Knowing that the expression levels of IL10 may contribute to the carcinogenesis of NPC, we have selected three promoter polymorphic sites of the IL10 gene, A-1082G (rs1800896), T-819C (rs3021097), and A-592C (rs1800872), and clarified their associations with susceptibility for NPC risk in a central Taiwan population. We found that the AG and GG genotypes of IL10 A-1082G were significantly associated with a higher susceptibility for NPC in a Taiwanese population (Table II). This is supported by previous findings that the G allele of IL10 A-1082G not only is associated with higher IL10 expression, but with a higher frequency in undifferentiated carcinomas of nasopharyngeal type in Italian patients, as compared to healthy controls (29). In 2007, Wei and his colleagues also reported that the AG and GG genotypes of IL10 A-1082G were associated with a significantly increased risk of NPC, as compared with the -1082 AA genotype, in a case–control study in a population in China with 198 patients with NPC and 210 healthy controls (26). However, in another investigation recruiting 160 patients with NPC and 156 healthy controls in Tunisia, the association between IL10 genotype and NPC risk was not significant (30). For this inconsistency, we propose an explanation that the Han populations have genotypic backgrounds very similar to each other, but different from these of Western countries. One piece of evidence supporting this hypothesis could be provided by the basal genotypic frequencies of IL10 A-1082G among the controls in these studies: AA, AG and GG percentages were 80.3, 17.6 and 2.1% for Taiwanese; 79.5, 18.1 and 2.4% for cases from mainland China; and 44.8, 38.5 and 16.7% for the Tunisian population, respectively. Noticeably, the latter population has an almost 8-fold higher frequency of the GG genotype. However, there is much higher risk of NPC for the two Eastern populations than the Western one. It is reasonable to suspect that a) the GG genotype of IL10 A-1082G is a unique biomarker of NPC only for Eastern populations; b) the GG genotype of IL10 A-1082G is a universal biomarker of NPC for both Eastern and Western populations, but the contribution of other SNPs and other factors such as a salty diet and polluted working place to NPC susceptibility should also be considered. All these possibilities should be further investigated in enlarged and broadened populations.

View this table:
Table V.

Distribution of interleukin-10 (IL10) A-1082G (rs1800896) genotypes in patients with nasopharyngeal carcinoma after stratification by cigarette smoking habit.
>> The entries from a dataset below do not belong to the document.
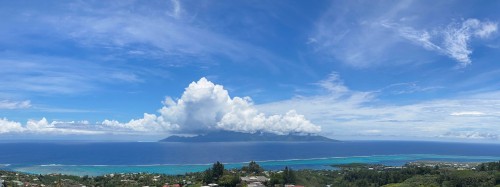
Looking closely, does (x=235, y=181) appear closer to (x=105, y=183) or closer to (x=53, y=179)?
(x=105, y=183)

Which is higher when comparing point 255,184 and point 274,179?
point 274,179

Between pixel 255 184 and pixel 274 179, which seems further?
pixel 274 179

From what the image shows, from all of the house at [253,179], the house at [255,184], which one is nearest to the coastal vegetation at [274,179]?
the house at [253,179]

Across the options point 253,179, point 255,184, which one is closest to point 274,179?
point 253,179

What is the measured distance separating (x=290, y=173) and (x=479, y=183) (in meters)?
21.3

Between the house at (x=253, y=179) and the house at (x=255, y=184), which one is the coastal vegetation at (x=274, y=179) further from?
the house at (x=255, y=184)

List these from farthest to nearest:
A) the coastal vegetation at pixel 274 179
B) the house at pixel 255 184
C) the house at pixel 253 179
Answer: the coastal vegetation at pixel 274 179 < the house at pixel 253 179 < the house at pixel 255 184

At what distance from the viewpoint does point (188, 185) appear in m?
40.9

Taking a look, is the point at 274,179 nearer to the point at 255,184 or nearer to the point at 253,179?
the point at 253,179

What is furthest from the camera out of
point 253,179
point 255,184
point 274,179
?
point 253,179

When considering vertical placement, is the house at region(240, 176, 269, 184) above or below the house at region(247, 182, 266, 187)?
above

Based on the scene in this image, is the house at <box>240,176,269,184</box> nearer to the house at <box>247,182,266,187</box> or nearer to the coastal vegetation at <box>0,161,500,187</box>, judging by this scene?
the coastal vegetation at <box>0,161,500,187</box>

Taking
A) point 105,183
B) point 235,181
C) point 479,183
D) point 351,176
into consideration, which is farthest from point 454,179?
point 105,183

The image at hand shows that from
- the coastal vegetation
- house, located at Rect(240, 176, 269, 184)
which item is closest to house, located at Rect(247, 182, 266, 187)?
the coastal vegetation
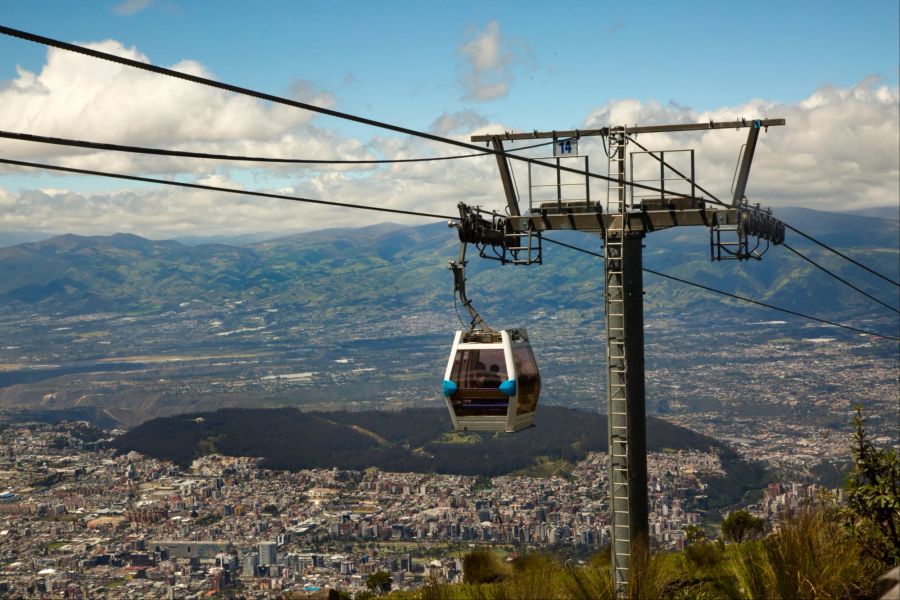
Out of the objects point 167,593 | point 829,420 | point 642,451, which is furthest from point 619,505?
point 829,420

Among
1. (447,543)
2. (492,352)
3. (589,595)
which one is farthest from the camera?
(447,543)

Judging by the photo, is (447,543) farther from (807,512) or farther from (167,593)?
(807,512)

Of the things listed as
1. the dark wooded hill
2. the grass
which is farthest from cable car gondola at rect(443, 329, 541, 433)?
the dark wooded hill

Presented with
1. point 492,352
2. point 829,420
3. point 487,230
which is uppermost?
point 487,230

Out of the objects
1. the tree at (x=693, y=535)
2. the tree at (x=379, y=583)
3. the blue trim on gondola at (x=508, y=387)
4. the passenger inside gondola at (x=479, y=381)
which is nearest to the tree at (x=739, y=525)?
the tree at (x=693, y=535)

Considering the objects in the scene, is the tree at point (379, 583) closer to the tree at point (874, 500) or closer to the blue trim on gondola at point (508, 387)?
the blue trim on gondola at point (508, 387)

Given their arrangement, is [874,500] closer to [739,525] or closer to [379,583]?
[739,525]

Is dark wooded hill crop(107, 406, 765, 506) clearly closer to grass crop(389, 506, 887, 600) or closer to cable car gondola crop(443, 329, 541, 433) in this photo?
cable car gondola crop(443, 329, 541, 433)
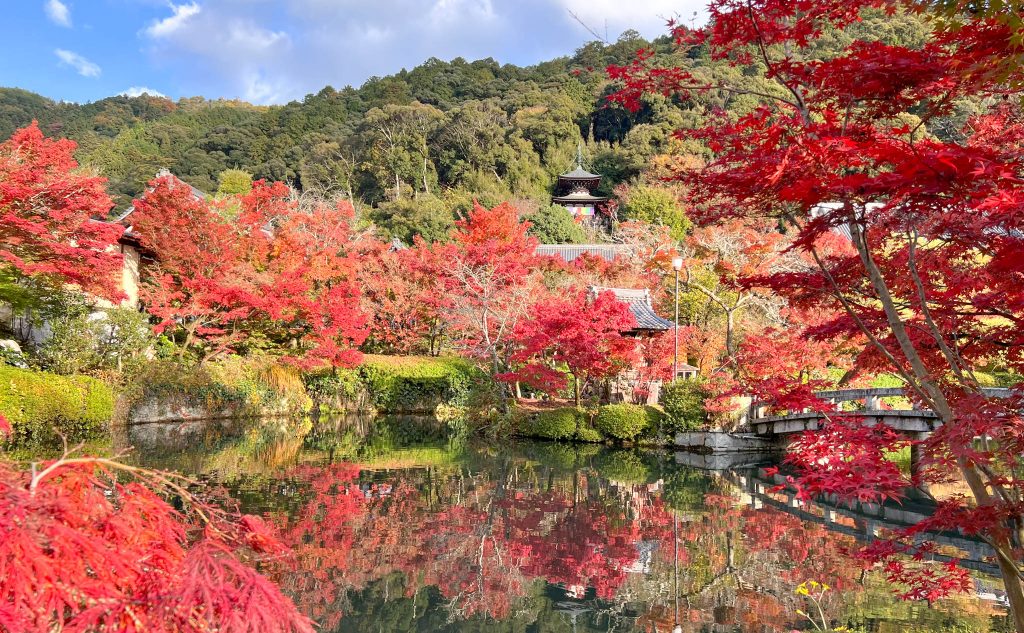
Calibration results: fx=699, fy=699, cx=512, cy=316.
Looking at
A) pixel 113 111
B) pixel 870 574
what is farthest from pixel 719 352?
pixel 113 111

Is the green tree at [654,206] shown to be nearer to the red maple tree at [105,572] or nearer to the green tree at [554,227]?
the green tree at [554,227]

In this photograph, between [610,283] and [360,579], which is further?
[610,283]

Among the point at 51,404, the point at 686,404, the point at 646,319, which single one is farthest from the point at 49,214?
the point at 686,404

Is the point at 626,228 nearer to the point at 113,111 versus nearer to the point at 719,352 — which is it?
the point at 719,352

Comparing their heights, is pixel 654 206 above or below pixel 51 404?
above

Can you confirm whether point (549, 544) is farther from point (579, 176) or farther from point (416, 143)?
point (416, 143)

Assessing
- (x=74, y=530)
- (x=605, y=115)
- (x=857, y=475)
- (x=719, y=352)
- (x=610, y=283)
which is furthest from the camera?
(x=605, y=115)

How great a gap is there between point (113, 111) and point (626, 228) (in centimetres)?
3977

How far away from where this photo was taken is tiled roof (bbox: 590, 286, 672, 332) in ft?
50.7

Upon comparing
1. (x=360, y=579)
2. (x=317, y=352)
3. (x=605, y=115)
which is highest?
(x=605, y=115)

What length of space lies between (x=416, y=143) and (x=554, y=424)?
26.5 metres

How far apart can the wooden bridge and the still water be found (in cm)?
145

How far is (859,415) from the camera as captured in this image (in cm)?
968

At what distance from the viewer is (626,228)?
2238 cm
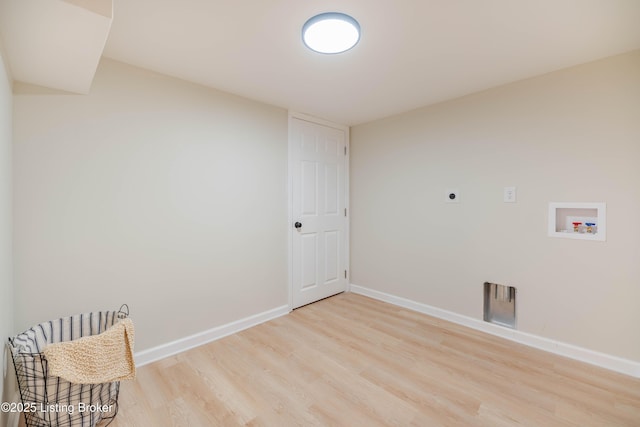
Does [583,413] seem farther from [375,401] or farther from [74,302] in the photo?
[74,302]

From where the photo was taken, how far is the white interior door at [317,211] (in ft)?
9.97

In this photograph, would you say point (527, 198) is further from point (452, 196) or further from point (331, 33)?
point (331, 33)

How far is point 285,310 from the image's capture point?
9.64 ft

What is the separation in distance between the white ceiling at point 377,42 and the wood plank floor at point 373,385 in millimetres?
2161

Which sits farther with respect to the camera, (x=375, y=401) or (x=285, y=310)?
(x=285, y=310)

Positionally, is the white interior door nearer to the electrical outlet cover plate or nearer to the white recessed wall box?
the electrical outlet cover plate

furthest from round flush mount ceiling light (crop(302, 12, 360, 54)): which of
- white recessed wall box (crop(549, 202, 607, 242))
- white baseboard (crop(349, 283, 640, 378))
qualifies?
white baseboard (crop(349, 283, 640, 378))

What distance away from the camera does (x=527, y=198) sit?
7.38 feet

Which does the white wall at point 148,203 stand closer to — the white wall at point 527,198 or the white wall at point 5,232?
the white wall at point 5,232

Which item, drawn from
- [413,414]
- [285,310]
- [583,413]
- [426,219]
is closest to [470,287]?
[426,219]

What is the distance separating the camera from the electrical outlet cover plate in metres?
2.65

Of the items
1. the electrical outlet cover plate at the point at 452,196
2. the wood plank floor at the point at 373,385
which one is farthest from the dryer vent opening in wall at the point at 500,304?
the electrical outlet cover plate at the point at 452,196

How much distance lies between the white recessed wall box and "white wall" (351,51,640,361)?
4 centimetres

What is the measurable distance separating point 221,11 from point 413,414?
95.2 inches
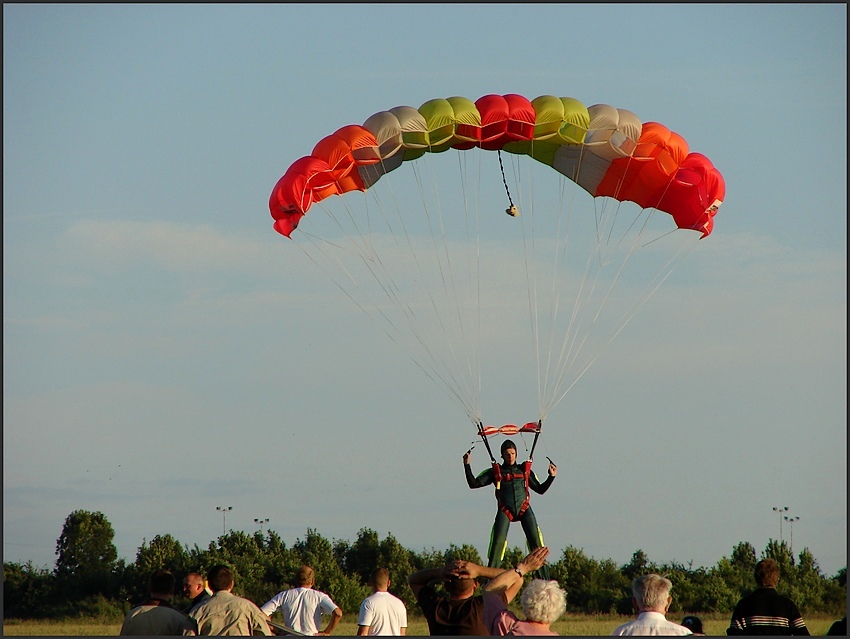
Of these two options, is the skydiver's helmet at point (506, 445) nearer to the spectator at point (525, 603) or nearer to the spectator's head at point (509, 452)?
the spectator's head at point (509, 452)

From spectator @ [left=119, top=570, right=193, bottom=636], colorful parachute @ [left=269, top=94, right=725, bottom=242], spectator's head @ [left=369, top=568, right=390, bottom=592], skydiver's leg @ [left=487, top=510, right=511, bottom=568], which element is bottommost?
spectator @ [left=119, top=570, right=193, bottom=636]

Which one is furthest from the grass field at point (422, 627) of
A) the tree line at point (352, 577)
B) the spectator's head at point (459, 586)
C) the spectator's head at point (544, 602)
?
the spectator's head at point (544, 602)

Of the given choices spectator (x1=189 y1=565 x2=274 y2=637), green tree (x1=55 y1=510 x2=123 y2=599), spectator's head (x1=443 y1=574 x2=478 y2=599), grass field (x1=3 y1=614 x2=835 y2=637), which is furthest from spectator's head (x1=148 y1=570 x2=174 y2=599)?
green tree (x1=55 y1=510 x2=123 y2=599)

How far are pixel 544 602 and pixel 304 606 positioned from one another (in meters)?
3.94

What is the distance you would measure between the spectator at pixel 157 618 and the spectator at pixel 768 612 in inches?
143

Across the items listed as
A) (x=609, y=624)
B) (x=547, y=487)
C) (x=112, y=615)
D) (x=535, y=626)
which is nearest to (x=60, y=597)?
(x=112, y=615)

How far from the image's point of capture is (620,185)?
14570 millimetres

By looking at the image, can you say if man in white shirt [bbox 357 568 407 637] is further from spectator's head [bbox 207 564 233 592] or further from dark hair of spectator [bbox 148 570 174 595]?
dark hair of spectator [bbox 148 570 174 595]

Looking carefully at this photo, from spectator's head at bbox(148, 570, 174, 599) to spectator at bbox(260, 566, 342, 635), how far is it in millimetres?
2486

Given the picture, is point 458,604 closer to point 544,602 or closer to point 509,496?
point 544,602

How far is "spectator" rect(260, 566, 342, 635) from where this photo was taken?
33.4 ft

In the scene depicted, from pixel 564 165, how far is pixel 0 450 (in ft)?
23.5

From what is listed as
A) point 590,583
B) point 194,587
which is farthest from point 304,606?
point 590,583

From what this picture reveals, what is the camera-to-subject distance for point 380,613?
31.7 ft
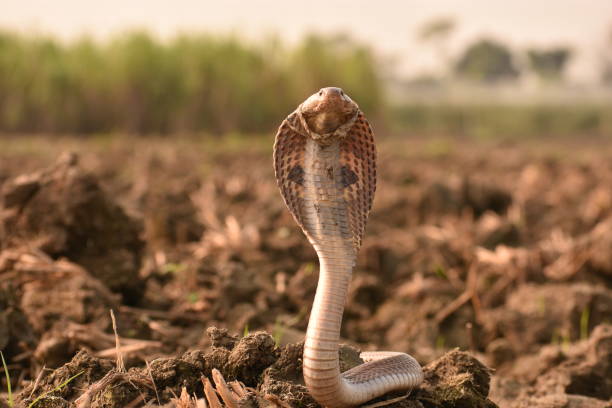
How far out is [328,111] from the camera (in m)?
2.29

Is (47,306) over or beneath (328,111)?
beneath

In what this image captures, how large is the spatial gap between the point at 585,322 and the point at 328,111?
3.53 m

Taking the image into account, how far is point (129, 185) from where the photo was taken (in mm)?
9438

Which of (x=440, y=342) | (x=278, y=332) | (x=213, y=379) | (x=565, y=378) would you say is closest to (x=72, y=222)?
(x=278, y=332)

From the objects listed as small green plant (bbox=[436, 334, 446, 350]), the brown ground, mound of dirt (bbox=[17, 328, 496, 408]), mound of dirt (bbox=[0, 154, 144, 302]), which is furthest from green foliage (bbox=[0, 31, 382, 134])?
mound of dirt (bbox=[17, 328, 496, 408])

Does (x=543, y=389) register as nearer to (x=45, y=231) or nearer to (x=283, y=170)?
(x=283, y=170)

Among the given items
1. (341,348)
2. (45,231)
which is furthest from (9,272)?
(341,348)

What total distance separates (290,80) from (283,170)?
1037 inches

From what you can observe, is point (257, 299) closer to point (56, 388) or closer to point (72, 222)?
point (72, 222)

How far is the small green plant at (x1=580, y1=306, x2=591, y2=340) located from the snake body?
9.72 feet

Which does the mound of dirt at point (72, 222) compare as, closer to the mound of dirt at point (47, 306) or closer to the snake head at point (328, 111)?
the mound of dirt at point (47, 306)

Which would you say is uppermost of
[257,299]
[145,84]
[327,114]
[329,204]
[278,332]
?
[327,114]

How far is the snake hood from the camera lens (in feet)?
7.45

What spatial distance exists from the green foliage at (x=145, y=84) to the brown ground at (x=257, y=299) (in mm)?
17230
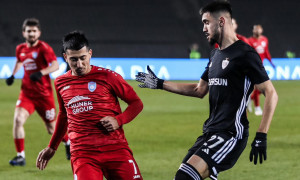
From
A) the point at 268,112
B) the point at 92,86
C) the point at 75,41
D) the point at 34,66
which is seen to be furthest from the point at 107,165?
the point at 34,66

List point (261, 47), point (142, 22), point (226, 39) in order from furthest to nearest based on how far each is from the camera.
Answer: point (142, 22), point (261, 47), point (226, 39)

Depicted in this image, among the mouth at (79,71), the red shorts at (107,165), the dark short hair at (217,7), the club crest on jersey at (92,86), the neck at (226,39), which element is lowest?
the red shorts at (107,165)

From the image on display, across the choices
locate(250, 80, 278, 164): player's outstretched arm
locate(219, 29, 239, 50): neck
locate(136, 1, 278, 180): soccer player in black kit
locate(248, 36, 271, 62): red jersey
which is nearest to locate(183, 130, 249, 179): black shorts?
locate(136, 1, 278, 180): soccer player in black kit

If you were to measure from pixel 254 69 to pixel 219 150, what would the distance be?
0.71 meters

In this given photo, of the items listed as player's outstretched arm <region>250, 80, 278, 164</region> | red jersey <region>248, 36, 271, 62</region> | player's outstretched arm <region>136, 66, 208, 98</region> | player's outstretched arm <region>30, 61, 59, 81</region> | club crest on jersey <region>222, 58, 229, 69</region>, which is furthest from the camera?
red jersey <region>248, 36, 271, 62</region>

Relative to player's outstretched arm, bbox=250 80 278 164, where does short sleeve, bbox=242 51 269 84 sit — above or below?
above

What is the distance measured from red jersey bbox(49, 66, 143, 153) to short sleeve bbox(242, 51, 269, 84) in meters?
0.96

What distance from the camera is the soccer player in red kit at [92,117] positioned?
4.75 metres

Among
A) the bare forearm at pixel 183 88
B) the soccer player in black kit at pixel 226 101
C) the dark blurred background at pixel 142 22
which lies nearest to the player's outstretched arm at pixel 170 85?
the bare forearm at pixel 183 88

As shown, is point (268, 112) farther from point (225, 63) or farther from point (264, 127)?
point (225, 63)

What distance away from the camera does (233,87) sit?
191 inches

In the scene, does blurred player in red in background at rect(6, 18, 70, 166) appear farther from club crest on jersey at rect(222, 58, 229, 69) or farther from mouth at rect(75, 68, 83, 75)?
club crest on jersey at rect(222, 58, 229, 69)

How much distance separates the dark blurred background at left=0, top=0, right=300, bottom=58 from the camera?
31.9 m

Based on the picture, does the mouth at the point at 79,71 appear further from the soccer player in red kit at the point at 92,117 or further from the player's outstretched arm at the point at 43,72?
the player's outstretched arm at the point at 43,72
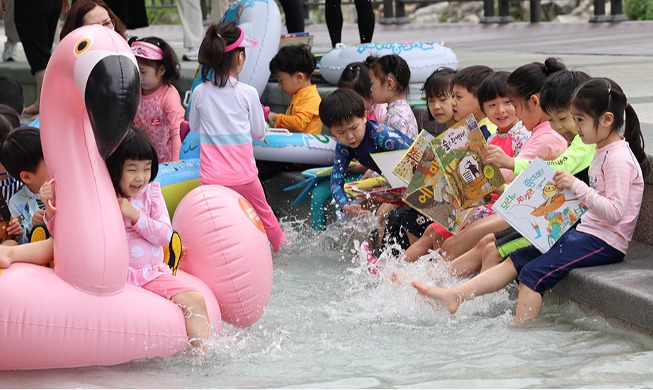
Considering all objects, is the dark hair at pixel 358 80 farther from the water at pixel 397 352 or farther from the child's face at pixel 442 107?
the water at pixel 397 352

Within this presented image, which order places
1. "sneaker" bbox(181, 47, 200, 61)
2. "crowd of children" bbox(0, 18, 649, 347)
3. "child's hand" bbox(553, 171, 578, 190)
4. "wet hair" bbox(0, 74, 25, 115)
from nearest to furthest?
"crowd of children" bbox(0, 18, 649, 347) → "child's hand" bbox(553, 171, 578, 190) → "wet hair" bbox(0, 74, 25, 115) → "sneaker" bbox(181, 47, 200, 61)

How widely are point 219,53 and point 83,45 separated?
2.08m

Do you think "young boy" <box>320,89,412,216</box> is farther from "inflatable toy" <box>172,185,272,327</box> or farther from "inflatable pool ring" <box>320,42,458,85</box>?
"inflatable pool ring" <box>320,42,458,85</box>

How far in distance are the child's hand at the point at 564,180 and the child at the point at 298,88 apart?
2717mm

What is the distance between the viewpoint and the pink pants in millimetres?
5707

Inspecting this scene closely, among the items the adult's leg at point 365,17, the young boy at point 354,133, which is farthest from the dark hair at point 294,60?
the adult's leg at point 365,17

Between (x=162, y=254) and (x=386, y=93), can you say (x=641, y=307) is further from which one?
(x=386, y=93)

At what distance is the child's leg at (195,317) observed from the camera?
390cm

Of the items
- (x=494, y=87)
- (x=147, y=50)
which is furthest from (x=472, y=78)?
(x=147, y=50)

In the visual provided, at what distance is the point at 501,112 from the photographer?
4.98m

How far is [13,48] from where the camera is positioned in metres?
11.1

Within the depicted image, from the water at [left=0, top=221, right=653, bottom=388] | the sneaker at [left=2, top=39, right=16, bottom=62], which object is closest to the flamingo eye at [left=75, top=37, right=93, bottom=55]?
the water at [left=0, top=221, right=653, bottom=388]

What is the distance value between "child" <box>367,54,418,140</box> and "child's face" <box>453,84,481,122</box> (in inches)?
20.1

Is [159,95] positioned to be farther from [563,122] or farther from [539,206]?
[539,206]
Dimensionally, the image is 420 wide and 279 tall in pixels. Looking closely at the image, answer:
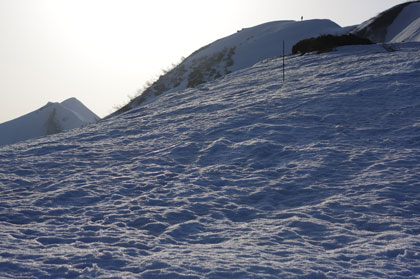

To investigate the joint effects of genotypic and lifestyle factors, we firstly analyzed the interactions of the IL10 A-1082G genotype with factors such as smoking, betel quid chewing and alcohol drinking. The genotypes of IL10 A-1082G indeed had joint effects with individual smoking habits on NPC susceptibility (Table V), while the risk AG or GG genotype for IL10 may contribute very little to susceptibility in non-smokers (Table V). At the same time, no obvious joint effect of the IL10 A-1082G genotype with either betel quid chewing or alcohol drinking habits on NPC was found.

Consistent with our results in NPC, the IL10 A-1082G genotype seems to play an important role in lung (31, 32), cervical (33), breast (34), prostate (35), and gastric (36-38), melanoma (39) and gastroduodenal disease (40). Of course, there were several findings reporting no association of this SNP with various types of cancers (41-44). There is no denying that the sample sizes of all these studies need to be enlarged, and although their findings are valuable for comparison, any conclusion on the role that IL10 genotype plays in carcinogenesis can not easily be made.

To sum up, to our knowledge, this is the first study which focuses on IL10 and its synergistic effects with smoking habits on NPC risk in Taiwanese, where NPC prevalence is very high. The AG and GG genotypes of IL10 A-1082G, together with the personal smoking habits, appear to play a critical role in the carcinogenesis of NPC.

Acknowledgements

We thank Liang-Yi Lin, Yi-Ting Chang, Hong-Xue Ji and Sue-Fung Chen for their technical assistance. This study was supported by research grants from the China Medical University and Hospital (DMR-102-031) and Terry Fox Cancer Research Foundation.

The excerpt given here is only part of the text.